Para serviço de comparação com os artilheiros das principais ligas europeias, em tempo médio de tentos, Lacazette só está atrás de três jogadores: além de Cavani, está Lionel Messi, do Barcelona (um gol a cada 78 minutos), e Aubameyang, do Borussia Dortmund (um a cada 90 minutos).

Camp. Artilheiro Clube J G Tempo pra gol
ESP Lionel Messi Barcelona 29 31 78 minutos
FRA Edinson Cavani Paris SG 32 31 84 minutos
ALE Pierre Aubameyang Dortmund 28 27 90 minutos
ITA Andrea Belotti

Edin Dzeko

Torino

Roma

33

33

25

25

105 minutos

109 minutos

ING Romelu Lukaku Everton 33 24 121 minutos
FRA Alexandre Lacazette Lyon 27 24 91 minutos

Convenhamos que ficar atrás de Messi é algo natural. Cavani, no nível que atingiu nesta temporada, também. Com Aubameyang, é praticamente um empate técnico nos números.

Hoje é fato: Lacazette é um dos principais fios condutores do Lyon nesta temporada. Decisivo, importante e poderoso em suas finalizações, ele é o ponto de desequilíbrio e quem pode decidir jogos para a equipe. Na Liga Europa, por exemplo, já vimos isso contra Roma e Besiktas nas últimas fases.
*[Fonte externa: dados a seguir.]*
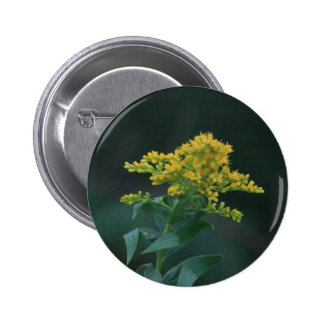 Yellow Wildflower Pinback Buttons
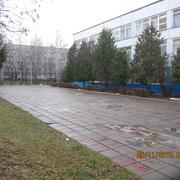 IMG-6770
Aliás, apenas um parêntese: a lesão que sofreu contra a equipe turca pode o tirar das semifinais diante do Ajax, o que significa um prejuízo quase que incalculável para o técnico Bruno Genésio.

Mas voltando aos números, essa importância de Lacazette ao Lyon fica mais evidente quando observamos que 36% dos gols da equipe no Campeonato Francês saíram de conclusões dele. Mais impressionante ainda é constatar que 50% dos gols do time como visitante foram do artilheiro lyonnais.

Contrato de Laca com o OL vai até o meio de 2019 | Foto: S. Guiochon/Le Progrés

Atualmente, Lacazette possui muitas valências que um jogador de sua posição precisa ter: inteligência, bom posicionamento, velocidade, saída da área e poder de finalização. Peca ainda em algumas questões de repertório na hora da conclusão, tendo em vista que 19 dos 24 gols foram marcados de pé direito – um foi de cabeça e outro de canhota.

Ainda assim, vale o investimento. Aos 25 anos de idade, ele já está atuando em excelente nível e ainda possui boa margem de progressão para as próximas temporadas. A renovação contratual dificilmente irá sair e, com isso, Ligue 1, que tem sido um ótimo celeiro de atletas para clubes de ligas mais competitivas (a Premier League me confirma essa afirmação), apresenta ao mercado um Lacazette pronto para explodir. Cabe agora chegarem a um meio-termo com Jean-Michel Aulas, presidente do Lyon.